Nach Reparatur und Dusche begeben wir uns ins Zentrum von Karlsbad. Ich bin echt beeindruckt von dieser wunderschönen Stadt und möchte unten dazu einfach nur einige Bilder für sich sprechen lassen.



Zwei hoch-intellektuelle Forscher in einer bilateralen tschechisch-deutschen Arbeitsgemeinschaft verstehen nicht, warum der Krug trotz Ermangelung von Regen und bei strahlendem Sonnenschein nie leer wird.

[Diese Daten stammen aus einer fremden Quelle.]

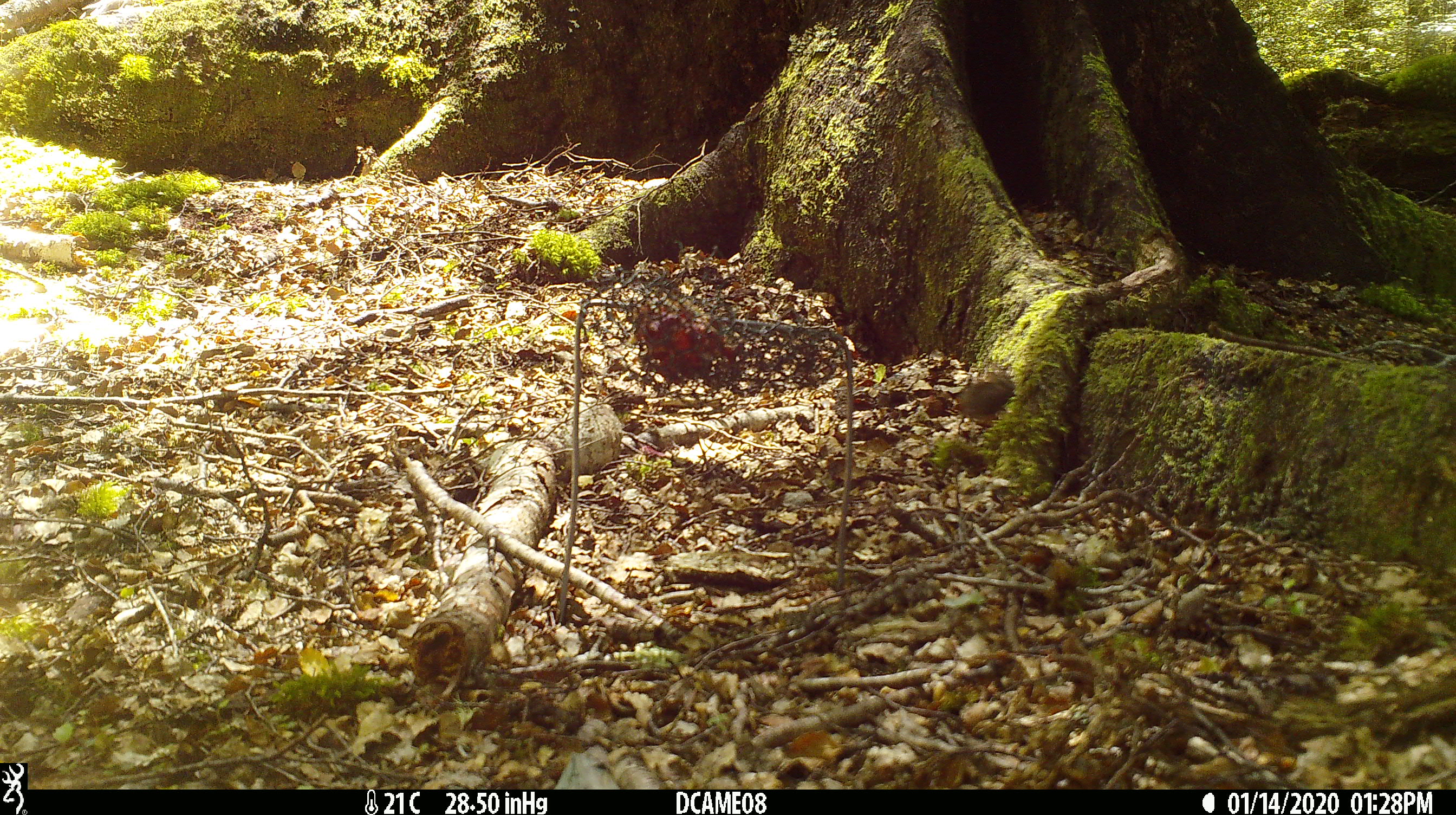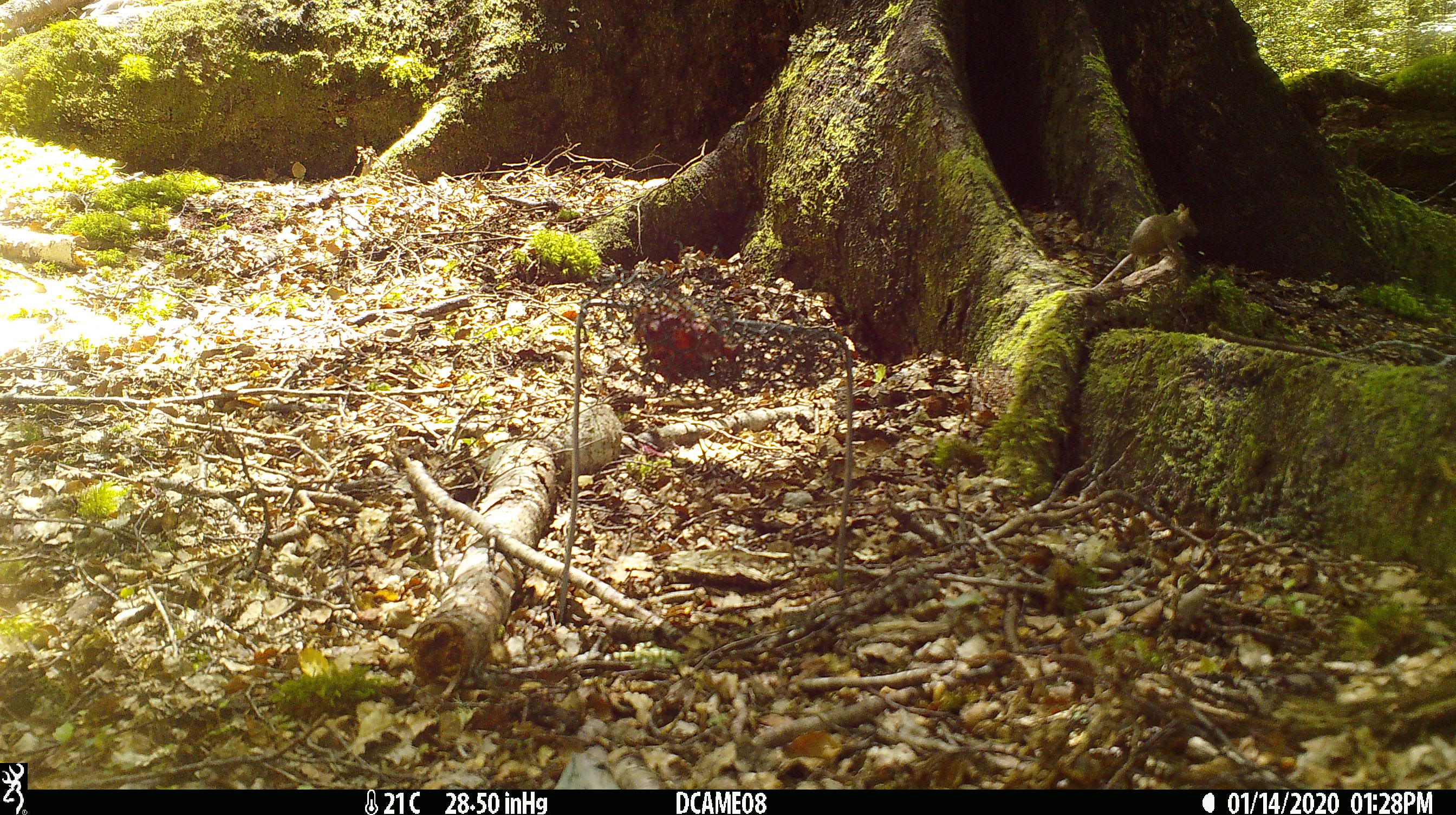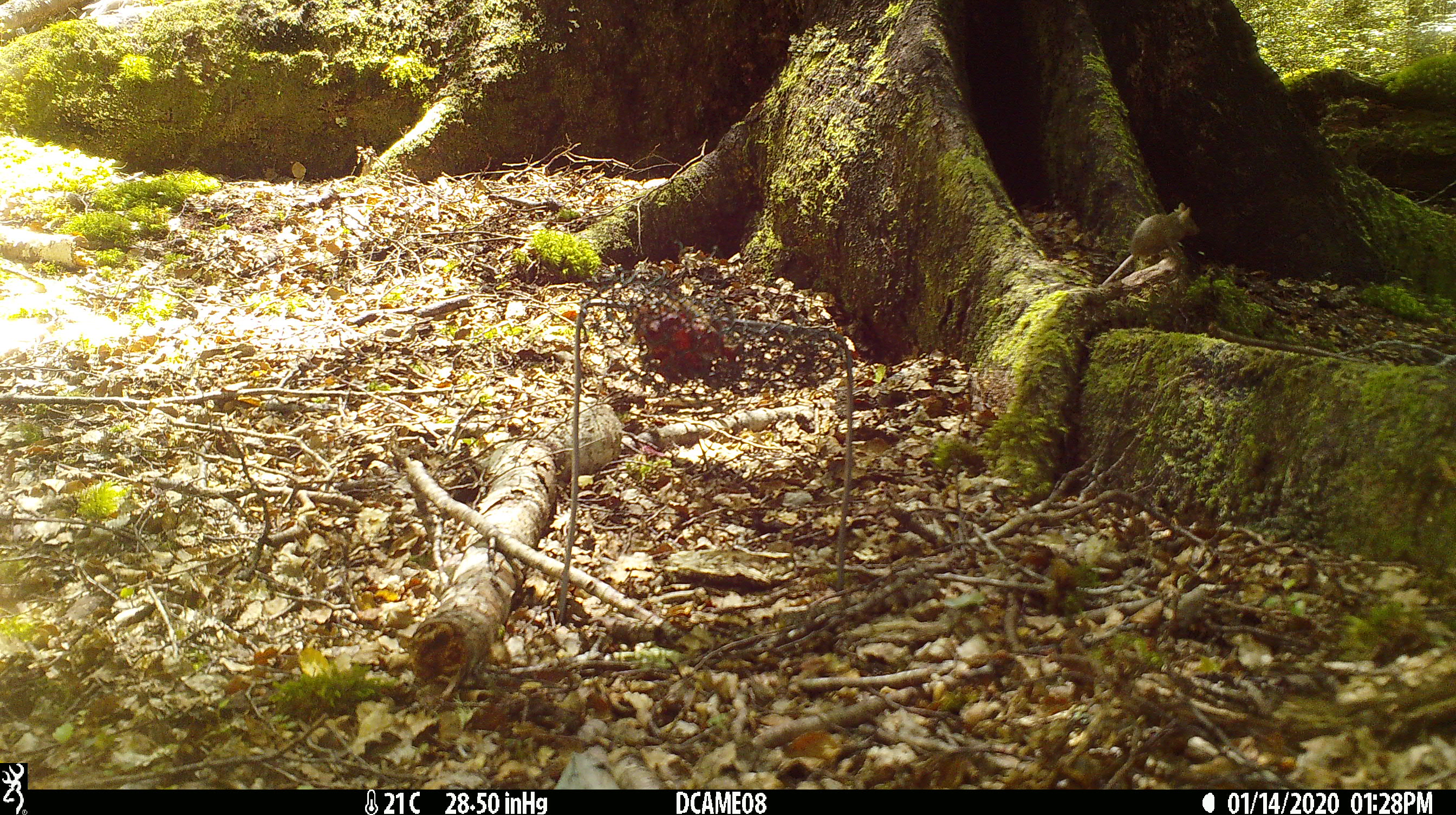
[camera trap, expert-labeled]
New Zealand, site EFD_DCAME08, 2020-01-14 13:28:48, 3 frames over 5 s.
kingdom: Animalia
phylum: Chordata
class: Mammalia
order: Rodentia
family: Muridae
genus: Mus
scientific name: Mus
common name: mouse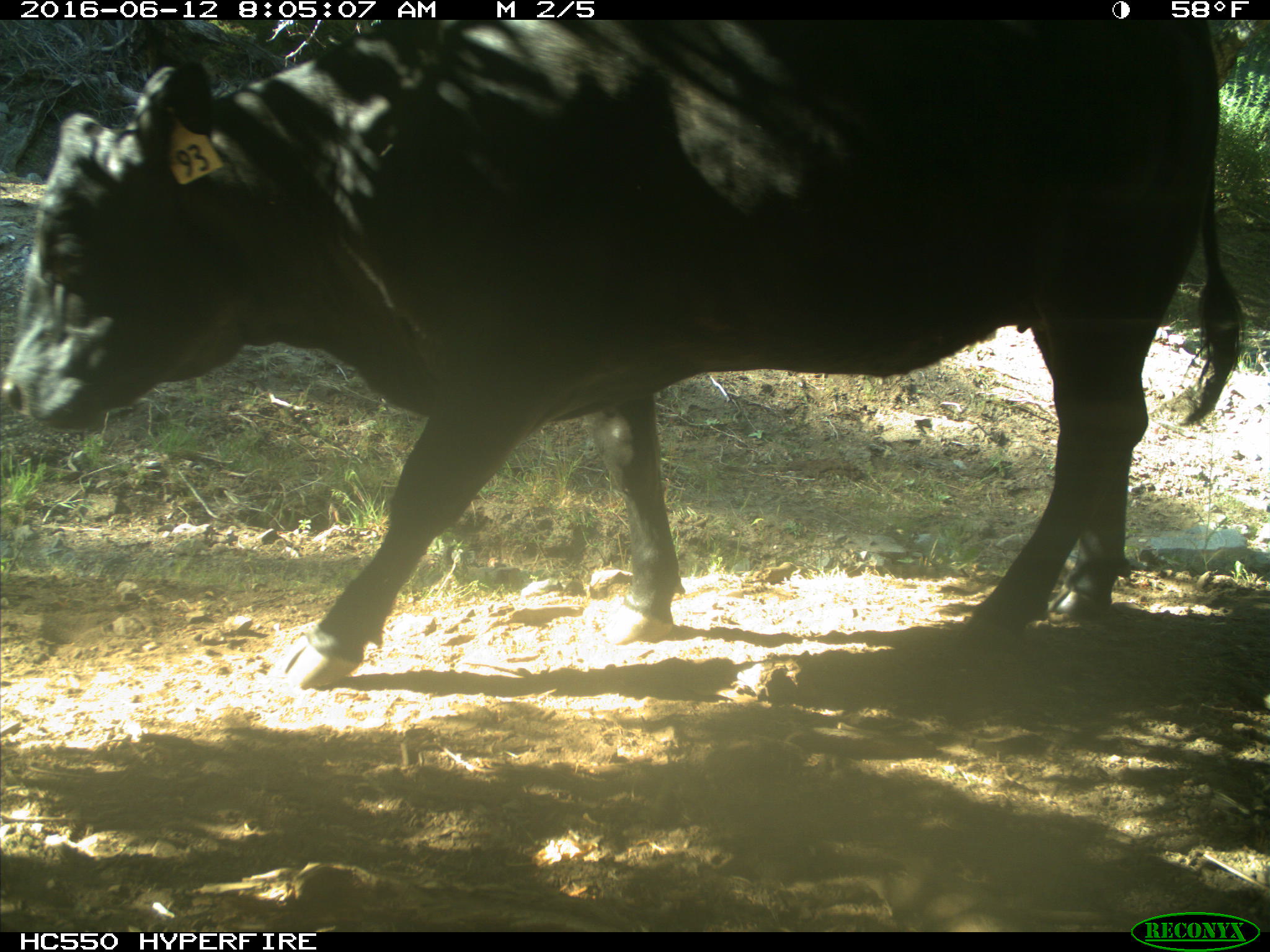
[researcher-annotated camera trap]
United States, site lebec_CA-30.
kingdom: Animalia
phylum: Chordata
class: Mammalia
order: Artiodactyla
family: Bovidae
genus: Bos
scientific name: Bos taurus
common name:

Gibt es doch ein Perpetuum Mobile, oder die eierlegende Wollmilchsau zu Rettung der Welt!??

Nach dem Bezug unseres Hotels, dem Duschen, machen wir uns zu Fuß auf den Weg ins Zentrum und landen in einem netten Lokal, in dem wir unser Abendmahl einnehmen. Nach der Pizza heute Mittag entscheide ich mich für Krautsalat und eine leichte Hühnersuppe mit Nudeln. Beides schmeckt hervorragend. Wir ratschen gemütlich und lassen den Tag bei dem einen oder anderen Bernard-Bier ausklingen. Alle schlafen schon während ich diese Zeilen verfasse. Nun ist es 0:32 Uhr und auch für mich Zeit, Kraft für die morgige Etappe zu tanken.
Was wir heute so alles gemacht haben in Zahlen:
Kilometer: 69,31
Höhenmeter: 292 hm
Durchschnitt: 16,22 km/h
Gefahrene Zeit: 256 Minuten

Und hier noch ein paar Impressionen von unserer Tagestour:








Achja, und aus der Heimat im Laufe des Tages die erfrischende Nachricht: der Regen hat aufgehört!!